[Input material]
────────────────────────────────────────

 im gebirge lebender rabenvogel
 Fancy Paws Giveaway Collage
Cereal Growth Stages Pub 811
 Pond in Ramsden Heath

────────────────────────────────────────

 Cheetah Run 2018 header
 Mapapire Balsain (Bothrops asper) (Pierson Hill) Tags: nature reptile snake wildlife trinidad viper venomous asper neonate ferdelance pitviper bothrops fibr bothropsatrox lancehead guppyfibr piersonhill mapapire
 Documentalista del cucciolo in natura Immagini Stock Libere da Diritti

────────────────────────────────────────

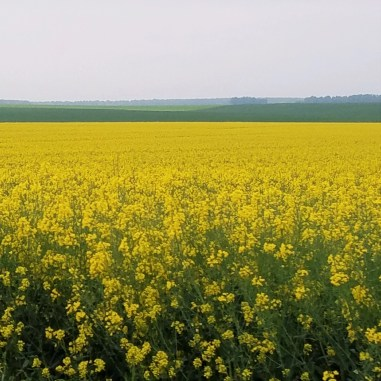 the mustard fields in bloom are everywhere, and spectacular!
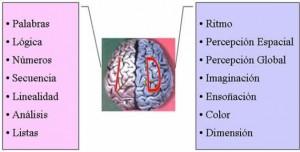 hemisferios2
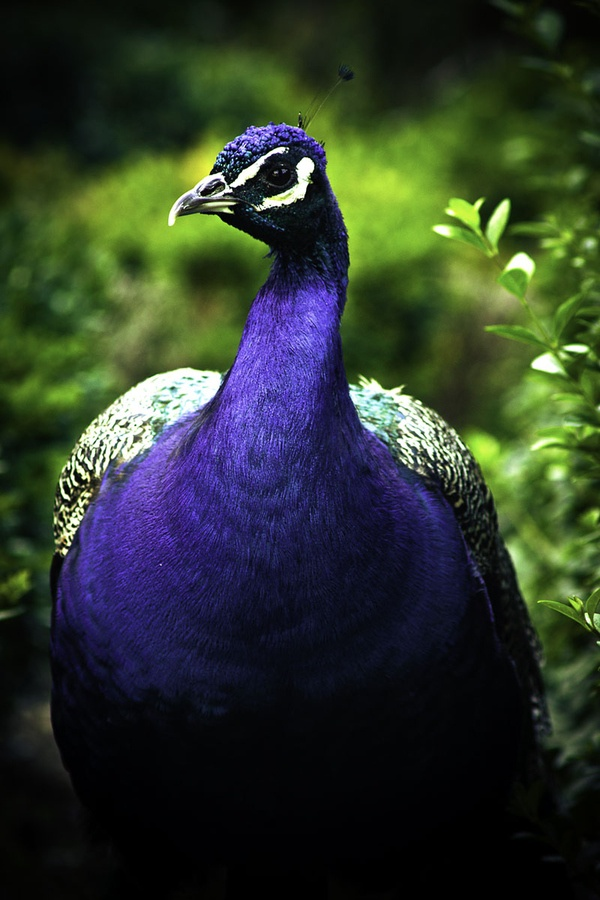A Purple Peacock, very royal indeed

────────────────────────────────────────

[Exercise] Everything above from the line containing "im gebirge lebender rabenvogel" through the line containing "Pond in Ramsden Heath" must be copied exactly. Nothing outside that range belongs in the answer.

[Solution to this task]
 im gebirge lebender rabenvogel
 Fancy Paws Giveaway Collage
Cereal Growth Stages Pub 811
 Pond in Ramsden Heath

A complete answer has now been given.